Newspaper review: Mortgage scheme makes front pages
David Cameron's decision to bring forward the second part of the government's Help to Buy scheme makes a number of the front pages.
The prime minister tells the Sunday Telegraph he wants to tackle the "broken" property market immediately.
The paper says the Conservative leader uses the interview to stake his personal authority on the scheme's success.
In an editorial, the paper argues that Britain's housing problem is one of supply rather than demand and a policy of assisting buyers threatens to increase demand and therefore prices.
The Sunday Times wonders whether the construction industry is ready for the scheme's introduction and it too highlights fears the policy could create a dangerous housing bubble.
With that in mind, Mr Cameron tells the Sun on Sunday that one measure the government could take would be to limit the scheme to more depressed regions of England.
According to the Independent on Sunday, wealthy Conservative donors are deserting David Cameron for the UK Independence Party.
In what it says is an exclusive report, the paper claims 14 major Tory supporters have switched parties since the election in 2010 donating nearly half-a-million pounds to UKIP.
The Observer carries a warning from Transport Secretary Patrick McLoughlin about the high-speed rail link.
In an interview, Mr McLoughlin says abandoning the project would be a "disaster".
Speaking on the eve of the Conservative Party conference in Manchester, he says the Tories will make a fresh commitment to the project in its manifesto for the next election.
But he also acknowledges it will be more difficult to press ahead with HS2 without the support of Labour.
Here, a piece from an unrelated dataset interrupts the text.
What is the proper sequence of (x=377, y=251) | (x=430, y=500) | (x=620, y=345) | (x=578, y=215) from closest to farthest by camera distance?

The paper argues it was not the threat of military action that brought Iran's new president Hassan Rouhani to the phone but rather the effect of sanctions and President Obama's hand extended in friendship.
It says the US leader has a great prize in sight - rapprochement with Iran could be as important as Richard Nixon's visit to China 41 years ago.
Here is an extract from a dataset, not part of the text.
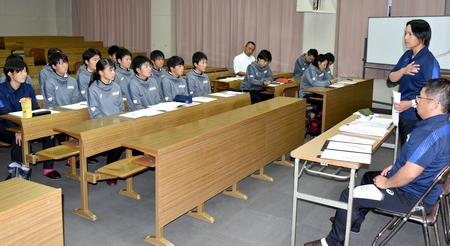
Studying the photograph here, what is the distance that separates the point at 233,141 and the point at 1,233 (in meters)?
1.94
Justice Secretary Chris Grayling sets out why the Conservatives will scrap what he calls "simple cautions" for all serious, violent offences.
Writing in the Mail on Sunday, he says issuing no more than a slap on the wrist for a serious offence such as carrying a knife sends out completely the wrong message.
He insists there will also be no more cautions for rape, robbery, and possession of a firearm.
Finally, there is good news for those of a vain nature.
According to the Sunday Times, scientists have for the first time produced a pill that is clinically proven to reduce wrinkles.
It says tests in Germany found the oral supplement, containing plant compounds and vitamins, could reduce crow's feet wrinkles by 10%.
The paper believes it could finally offer an alternative to Botox and the millions of pounds being spent on face creams by people trying to stave off the ravages of old age.